📈 Exponential Smoothing (ETS) – Complete Guide
Exponential smoothing is a family of forecasting methods that assign exponentially decreasing weights to past observations. It's useful when you expect recent data to be more important than older data.
🧠 Why Use Exponential Smoothing?
- Works well with short-term forecasts
- Handles trend and seasonality
- Easy to interpret and implement
🧩 Types of Exponential Smoothing
| Type | Captures | Use Case |
|---|---|---|
| Simple | Level only | No trend or seasonality |
| Holt’s Linear | Level + Trend | Trending data |
| Holt-Winters (Triple) | Level + Trend + Seasonality | Seasonal & trending data |
1. 📦 Simple Exponential Smoothing (SES)
Used when the data has no trend or seasonality.
📐 Formula:
\[
\hat{y}_{t+1} = \alpha y_t + (1 - \alpha) \hat{y}_t
\]
- \(\alpha\): smoothing factor (0 < α < 1)
✅ Python Code:
from statsmodels.tsa.holtwinters import SimpleExpSmoothing
model = SimpleExpSmoothing(df['Passengers']).fit(smoothing_level=0.2)
forecast = model.forecast(12)
df['Passengers'].plot(label='Actual', figsize=(10, 4))
forecast.plot(label='Forecast', color='red')
plt.title('Simple Exponential Smoothing')
plt.legend()
plt.show()
2. 📈 Holt’s Linear Trend Method
Used when the data has a trend but no seasonality.
📐 Formula:
- Level: \(\ell_t = \alpha y_t + (1 - \alpha)(\ell_{t-1} + b_{t-1})\)
- Trend: \(b_t = \beta (\ell_t - \ell_{t-1}) + (1 - \beta) b_{t-1}\)
- Forecast: \(\hat{y}_{t+h} = \ell_t + h b_t\)
✅ Python Code:
from statsmodels.tsa.holtwinters import Holt
model = Holt(df['Passengers']).fit(smoothing_level=0.8, smoothing_trend=0.2)
forecast = model.forecast(12)
df['Passengers'].plot(label='Actual', figsize=(10, 4))
forecast.plot(label='Forecast', color='green')
plt.title("Holt's Linear Trend Forecast")
plt.legend()
plt.show()
3. 🔁 Holt-Winters (Triple Exponential Smoothing)
Handles trend and seasonality. Supports additive and multiplicative seasonality.
🔧 Use when:
- Additive: Seasonality magnitude does not change over time.
- Multiplicative: Seasonality scales with trend (grows or shrinks).
📐 Equations (Additive form):
- Level: \(\ell_t = \alpha (y_t - s_{t-m}) + (1 - \alpha)(\ell_{t-1} + b_{t-1})\)
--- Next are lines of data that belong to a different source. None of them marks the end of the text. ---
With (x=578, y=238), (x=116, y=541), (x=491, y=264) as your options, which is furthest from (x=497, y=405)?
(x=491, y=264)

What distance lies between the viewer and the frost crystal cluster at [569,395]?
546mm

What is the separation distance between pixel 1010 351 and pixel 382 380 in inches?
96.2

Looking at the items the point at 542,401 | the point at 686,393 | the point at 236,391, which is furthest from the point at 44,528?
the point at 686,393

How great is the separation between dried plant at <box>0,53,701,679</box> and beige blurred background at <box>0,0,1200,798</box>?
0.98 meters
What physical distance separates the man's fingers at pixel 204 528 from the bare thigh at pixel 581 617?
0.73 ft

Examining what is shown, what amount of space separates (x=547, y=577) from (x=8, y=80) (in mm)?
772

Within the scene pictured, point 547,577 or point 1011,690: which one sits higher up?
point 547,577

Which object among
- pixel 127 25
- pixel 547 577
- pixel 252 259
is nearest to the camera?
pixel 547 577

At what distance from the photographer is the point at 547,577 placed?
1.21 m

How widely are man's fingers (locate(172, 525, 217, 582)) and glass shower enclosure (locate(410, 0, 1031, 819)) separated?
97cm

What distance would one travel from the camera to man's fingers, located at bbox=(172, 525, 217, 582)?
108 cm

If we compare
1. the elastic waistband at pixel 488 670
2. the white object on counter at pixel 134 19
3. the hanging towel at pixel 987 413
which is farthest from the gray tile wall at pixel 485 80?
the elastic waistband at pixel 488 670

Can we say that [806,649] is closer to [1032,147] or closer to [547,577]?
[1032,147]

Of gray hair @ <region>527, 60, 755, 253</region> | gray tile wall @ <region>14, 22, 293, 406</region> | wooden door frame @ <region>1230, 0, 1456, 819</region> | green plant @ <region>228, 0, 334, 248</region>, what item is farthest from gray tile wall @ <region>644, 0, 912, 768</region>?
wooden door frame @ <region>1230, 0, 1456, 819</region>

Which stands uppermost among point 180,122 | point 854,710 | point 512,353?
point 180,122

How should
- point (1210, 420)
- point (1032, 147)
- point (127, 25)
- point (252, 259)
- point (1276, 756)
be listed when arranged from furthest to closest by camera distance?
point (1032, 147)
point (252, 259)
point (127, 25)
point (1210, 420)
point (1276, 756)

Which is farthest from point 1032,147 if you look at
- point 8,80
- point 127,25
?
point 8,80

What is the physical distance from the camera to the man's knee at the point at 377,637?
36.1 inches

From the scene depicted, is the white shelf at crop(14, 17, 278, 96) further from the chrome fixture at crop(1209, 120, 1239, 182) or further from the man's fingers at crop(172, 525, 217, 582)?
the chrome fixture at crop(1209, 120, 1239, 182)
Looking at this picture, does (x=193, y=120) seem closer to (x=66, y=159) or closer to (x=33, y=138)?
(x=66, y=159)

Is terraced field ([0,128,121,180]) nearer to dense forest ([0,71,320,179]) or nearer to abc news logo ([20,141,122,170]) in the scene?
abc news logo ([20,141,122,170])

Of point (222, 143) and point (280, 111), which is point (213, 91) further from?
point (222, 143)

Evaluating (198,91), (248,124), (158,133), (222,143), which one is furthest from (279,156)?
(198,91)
- Trend: \(b_t = \beta (\ell_t - \ell_{t-1}) + (1 - \beta) b_{t-1}\)
- Seasonal: \(s_t = \gamma (y_t - \ell_t) + (1 - \gamma) s_{t-m}\)
- Forecast: \(\hat{y}_{t+h} = \ell_t + h b_t + s_{t+h-m(k+1)}\)
Where:
- \(m\): seasonal period (e.g., 12 for monthly)
- \(k\): integer part of \(\frac{h-1}{m}\)
✅ Python Code (Additive Seasonality):
from statsmodels.tsa.holtwinters import ExponentialSmoothing
model = ExponentialSmoothing(
df['Passengers'],
seasonal='add',
trend='add',
seasonal_periods=12
).fit()
forecast = model.forecast(12)
df['Passengers'].plot(label='Actual', figsize=(10, 4))
forecast.plot(label='Forecast', color='orange')
plt.title("Holt-Winters Additive Forecast")
plt.legend()
plt.show()
🔍 Choosing the Right ETS Model
| Pattern | Model |
|---|---|
| No trend, no seasonality | Simple Exponential |
| Trend only | Holt’s Linear |
| Trend + Seasonality | Holt-Winters (Add/Mult) |
For automatic selection, you can use the auto_arima from pmdarima or statsforecast in production.
📊 Visualizing Components
Use the .plot_components() for decomposition in tools like Prophet or manually using seasonal_decompose.
🧠 Key Points
- ETS methods are suitable for short-term forecasting.
- Easy to interpret and fast to train.
- Great as baseline models before trying ARIMA or ML methods.